Working at the plant means constantly focusing on cleanliness, Mendez notes. “You have to be clean personally, that’s most important,” she says. “You have to wash your hands all the time and wear proper gear. You can’t touch garbage or your own face. If you go to another place in the plant, you have to change everything so you don’t contaminate the food.”
What does she know about specific pathogens? Pausing only a moment, a smiling Mendez begins listing what she learned beginning with Listeria. “They told us that’s a very bad one because it makes people sick and they can die,” she says.
Food-Safety Philosophy
Acceptance of certain quality standards permissible in the past is waning in the same way that the computer industry’s hardware and software equipment ends up in the trash heap marked as obsolete before some users can make their final payments.
This assessment is not lost on Mike Whitman, plant manager in Mount Pleasant since the facility began operating last year in June. “You have to be willing and ready to change to keep up in this industry,” he says. “It’s important to have a whole new mindset concerning the right equipment and people to make food safety the first priority.”
On the equipment side, WLF staffers shun slicers made using sheets of stainless welded together because they do not measure up to the company’s food-safety standards. “Over time welds crack allowing migration of microbes into and outside the body of the machine or else into the crack,” Whitman notes. “We chose slicers built so that the entire cabinet is fashioned from a single piece and then welded robotically not by humans.”
Inside the Plant
In the same way that prisoners are confined to rows of contiguous individual “cells,” slicing and packaging takes place in self-contained rooms in Mount Pleasant with dedicated filtered and pressurized air, water supply, and clean-in-place drain systems. A single entry-and-exist door provides another measure of controlling access to each of 12 cells, also supplied with maintenance tools that never leave the room.
Employees are completely covered in uniforms consisting of coveralls, hoods, facemasks, boots, and gloves — all of which must be changed or cleaned thoroughly before returning to a cell. An anti-microbial solution is sprayed on coveralls, which are laundered in North Carolina. Floors and ceilings also receive a “proprietary” anti-microbial coating.
The plant’s laundry bill reportedly runs 300-percent higher than normal under WLF’s new food-safety system.
After first washing and sanitizing their hands thoroughly, plant personnel attired in the proper gear access each cell through an automatic boot-washing system with brushes on each side and underfoot. A door opens automatically leading to the hallway entrance to each cell, removing the necessity to touch them.

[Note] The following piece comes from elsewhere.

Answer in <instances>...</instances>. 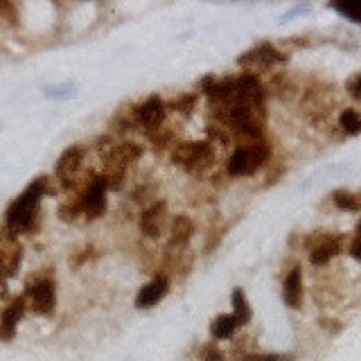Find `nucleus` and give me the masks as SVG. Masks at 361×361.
<instances>
[{"label":"nucleus","instance_id":"f257e3e1","mask_svg":"<svg viewBox=\"0 0 361 361\" xmlns=\"http://www.w3.org/2000/svg\"><path fill=\"white\" fill-rule=\"evenodd\" d=\"M45 192H48V178L39 176L9 203L5 212V226L12 237L18 233H27L34 228L36 215H39V208H41V199Z\"/></svg>","mask_w":361,"mask_h":361},{"label":"nucleus","instance_id":"f03ea898","mask_svg":"<svg viewBox=\"0 0 361 361\" xmlns=\"http://www.w3.org/2000/svg\"><path fill=\"white\" fill-rule=\"evenodd\" d=\"M219 117L230 129L249 135H260L262 126H265V111H262V106L255 104H242V102L224 104Z\"/></svg>","mask_w":361,"mask_h":361},{"label":"nucleus","instance_id":"7ed1b4c3","mask_svg":"<svg viewBox=\"0 0 361 361\" xmlns=\"http://www.w3.org/2000/svg\"><path fill=\"white\" fill-rule=\"evenodd\" d=\"M212 147L208 142H178L171 151V162L187 171H203L212 165Z\"/></svg>","mask_w":361,"mask_h":361},{"label":"nucleus","instance_id":"20e7f679","mask_svg":"<svg viewBox=\"0 0 361 361\" xmlns=\"http://www.w3.org/2000/svg\"><path fill=\"white\" fill-rule=\"evenodd\" d=\"M269 158V147L262 142L246 144V147L235 149V153L228 160V171L233 176H249L253 171H258L265 160Z\"/></svg>","mask_w":361,"mask_h":361},{"label":"nucleus","instance_id":"39448f33","mask_svg":"<svg viewBox=\"0 0 361 361\" xmlns=\"http://www.w3.org/2000/svg\"><path fill=\"white\" fill-rule=\"evenodd\" d=\"M106 180L104 176H93L88 180L86 190L77 199L79 210L86 215V219H97L106 210Z\"/></svg>","mask_w":361,"mask_h":361},{"label":"nucleus","instance_id":"423d86ee","mask_svg":"<svg viewBox=\"0 0 361 361\" xmlns=\"http://www.w3.org/2000/svg\"><path fill=\"white\" fill-rule=\"evenodd\" d=\"M27 298H30V307L34 314L50 316L57 305V287H54L52 278H39L36 283L27 287Z\"/></svg>","mask_w":361,"mask_h":361},{"label":"nucleus","instance_id":"0eeeda50","mask_svg":"<svg viewBox=\"0 0 361 361\" xmlns=\"http://www.w3.org/2000/svg\"><path fill=\"white\" fill-rule=\"evenodd\" d=\"M283 61H287V57L271 43H260L258 48L244 52L237 59L240 66L249 68V70H267V68L276 66V63H283Z\"/></svg>","mask_w":361,"mask_h":361},{"label":"nucleus","instance_id":"6e6552de","mask_svg":"<svg viewBox=\"0 0 361 361\" xmlns=\"http://www.w3.org/2000/svg\"><path fill=\"white\" fill-rule=\"evenodd\" d=\"M81 160H84V147L81 144H72L66 151L61 153L57 165H54V174L61 180L63 187H72L75 185L77 171L81 167Z\"/></svg>","mask_w":361,"mask_h":361},{"label":"nucleus","instance_id":"1a4fd4ad","mask_svg":"<svg viewBox=\"0 0 361 361\" xmlns=\"http://www.w3.org/2000/svg\"><path fill=\"white\" fill-rule=\"evenodd\" d=\"M133 117L142 129L147 131L158 129L162 120H165V102H162L158 95H151L149 99H144L142 104L133 108Z\"/></svg>","mask_w":361,"mask_h":361},{"label":"nucleus","instance_id":"9d476101","mask_svg":"<svg viewBox=\"0 0 361 361\" xmlns=\"http://www.w3.org/2000/svg\"><path fill=\"white\" fill-rule=\"evenodd\" d=\"M167 289H169L167 276H156L151 283L140 287L138 296H135V307H138V310H149V307H153L156 303H160L162 298H165Z\"/></svg>","mask_w":361,"mask_h":361},{"label":"nucleus","instance_id":"9b49d317","mask_svg":"<svg viewBox=\"0 0 361 361\" xmlns=\"http://www.w3.org/2000/svg\"><path fill=\"white\" fill-rule=\"evenodd\" d=\"M165 210H167V203L165 201H156V203H151L147 210L140 215V230H142V235H147V237H151V240L160 237L162 219H165Z\"/></svg>","mask_w":361,"mask_h":361},{"label":"nucleus","instance_id":"f8f14e48","mask_svg":"<svg viewBox=\"0 0 361 361\" xmlns=\"http://www.w3.org/2000/svg\"><path fill=\"white\" fill-rule=\"evenodd\" d=\"M25 314V298H14L9 307H5L3 316H0V341H12L16 334V325Z\"/></svg>","mask_w":361,"mask_h":361},{"label":"nucleus","instance_id":"ddd939ff","mask_svg":"<svg viewBox=\"0 0 361 361\" xmlns=\"http://www.w3.org/2000/svg\"><path fill=\"white\" fill-rule=\"evenodd\" d=\"M283 298H285L287 307L301 310V305H303V271H301V267H294L287 274L285 285H283Z\"/></svg>","mask_w":361,"mask_h":361},{"label":"nucleus","instance_id":"4468645a","mask_svg":"<svg viewBox=\"0 0 361 361\" xmlns=\"http://www.w3.org/2000/svg\"><path fill=\"white\" fill-rule=\"evenodd\" d=\"M341 253V235H325V237L316 244L310 253V262L316 267L328 265L332 258H337Z\"/></svg>","mask_w":361,"mask_h":361},{"label":"nucleus","instance_id":"2eb2a0df","mask_svg":"<svg viewBox=\"0 0 361 361\" xmlns=\"http://www.w3.org/2000/svg\"><path fill=\"white\" fill-rule=\"evenodd\" d=\"M194 235V221L190 219L187 215H178L174 217L171 221V228H169V249H180L192 240Z\"/></svg>","mask_w":361,"mask_h":361},{"label":"nucleus","instance_id":"dca6fc26","mask_svg":"<svg viewBox=\"0 0 361 361\" xmlns=\"http://www.w3.org/2000/svg\"><path fill=\"white\" fill-rule=\"evenodd\" d=\"M237 328H242V325H240V321L235 319L233 314H221V316H217V319L212 321L210 334L215 339H230Z\"/></svg>","mask_w":361,"mask_h":361},{"label":"nucleus","instance_id":"f3484780","mask_svg":"<svg viewBox=\"0 0 361 361\" xmlns=\"http://www.w3.org/2000/svg\"><path fill=\"white\" fill-rule=\"evenodd\" d=\"M230 301H233V316L240 321V325H246L251 321V307H249L246 296H244V292H242L240 287L233 289Z\"/></svg>","mask_w":361,"mask_h":361},{"label":"nucleus","instance_id":"a211bd4d","mask_svg":"<svg viewBox=\"0 0 361 361\" xmlns=\"http://www.w3.org/2000/svg\"><path fill=\"white\" fill-rule=\"evenodd\" d=\"M332 201H334V205H339L341 210H348V212H357L361 208V199L357 194L348 192V190H334Z\"/></svg>","mask_w":361,"mask_h":361},{"label":"nucleus","instance_id":"6ab92c4d","mask_svg":"<svg viewBox=\"0 0 361 361\" xmlns=\"http://www.w3.org/2000/svg\"><path fill=\"white\" fill-rule=\"evenodd\" d=\"M341 126H343V131L350 133V135H355L361 131V117L359 113L355 111V108H346V111L341 113Z\"/></svg>","mask_w":361,"mask_h":361},{"label":"nucleus","instance_id":"aec40b11","mask_svg":"<svg viewBox=\"0 0 361 361\" xmlns=\"http://www.w3.org/2000/svg\"><path fill=\"white\" fill-rule=\"evenodd\" d=\"M43 95L50 99H70L75 97V84H61V86H45Z\"/></svg>","mask_w":361,"mask_h":361},{"label":"nucleus","instance_id":"412c9836","mask_svg":"<svg viewBox=\"0 0 361 361\" xmlns=\"http://www.w3.org/2000/svg\"><path fill=\"white\" fill-rule=\"evenodd\" d=\"M339 14L348 16L350 21L361 23V0H355V3H334L332 5Z\"/></svg>","mask_w":361,"mask_h":361},{"label":"nucleus","instance_id":"4be33fe9","mask_svg":"<svg viewBox=\"0 0 361 361\" xmlns=\"http://www.w3.org/2000/svg\"><path fill=\"white\" fill-rule=\"evenodd\" d=\"M81 210H79V203L75 201H68V203H63L61 208H59V217L63 221H72V219H77V215H79Z\"/></svg>","mask_w":361,"mask_h":361},{"label":"nucleus","instance_id":"5701e85b","mask_svg":"<svg viewBox=\"0 0 361 361\" xmlns=\"http://www.w3.org/2000/svg\"><path fill=\"white\" fill-rule=\"evenodd\" d=\"M194 102H196V97H194V95H183V97H178L171 106H174L178 113H185V115H187V113L194 108Z\"/></svg>","mask_w":361,"mask_h":361},{"label":"nucleus","instance_id":"b1692460","mask_svg":"<svg viewBox=\"0 0 361 361\" xmlns=\"http://www.w3.org/2000/svg\"><path fill=\"white\" fill-rule=\"evenodd\" d=\"M246 361H294V357L278 355V352H274V355H255V357H249Z\"/></svg>","mask_w":361,"mask_h":361},{"label":"nucleus","instance_id":"393cba45","mask_svg":"<svg viewBox=\"0 0 361 361\" xmlns=\"http://www.w3.org/2000/svg\"><path fill=\"white\" fill-rule=\"evenodd\" d=\"M350 255L361 262V230H357V237L350 244Z\"/></svg>","mask_w":361,"mask_h":361},{"label":"nucleus","instance_id":"a878e982","mask_svg":"<svg viewBox=\"0 0 361 361\" xmlns=\"http://www.w3.org/2000/svg\"><path fill=\"white\" fill-rule=\"evenodd\" d=\"M3 278H9V253L5 255V253L0 251V280Z\"/></svg>","mask_w":361,"mask_h":361},{"label":"nucleus","instance_id":"bb28decb","mask_svg":"<svg viewBox=\"0 0 361 361\" xmlns=\"http://www.w3.org/2000/svg\"><path fill=\"white\" fill-rule=\"evenodd\" d=\"M350 90H352V95L355 97H361V75L355 81H350Z\"/></svg>","mask_w":361,"mask_h":361},{"label":"nucleus","instance_id":"cd10ccee","mask_svg":"<svg viewBox=\"0 0 361 361\" xmlns=\"http://www.w3.org/2000/svg\"><path fill=\"white\" fill-rule=\"evenodd\" d=\"M205 361H221V355H219V352H217V350H208V359Z\"/></svg>","mask_w":361,"mask_h":361},{"label":"nucleus","instance_id":"c85d7f7f","mask_svg":"<svg viewBox=\"0 0 361 361\" xmlns=\"http://www.w3.org/2000/svg\"><path fill=\"white\" fill-rule=\"evenodd\" d=\"M357 230H361V221H359V228H357Z\"/></svg>","mask_w":361,"mask_h":361}]
</instances>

Product, delivered to the plant precooked and chilled in non-penetrating casing material, also goes through an additional food-safety process before it is ready for slicing. Encased logs are washed in a sanitizing solution, and logs are treated in a pasteurization tunnel to kill any pathogens on the surface after casings come off.
As Garrett points out, these steps in the Mount Pleasant program, among others, represent the parent company’s commitment to creating a “food-safety hospital.”
Explaining the operation during a recent tour of the facility, Whitman demonstrates the coup de grâce – a removalble panel allowing for equipment delivery or repair without disturbing other cells or shutting off their power. “We simply pull the plug and set up the cell while the rest of the operation continues without disruption,” Whitman explains pointing to one of the panels about twice as wide as ordinary doors.
“Consultants coming through here are amazed and tell us there is nothing like this plant in the entire world,” Whitman concludes.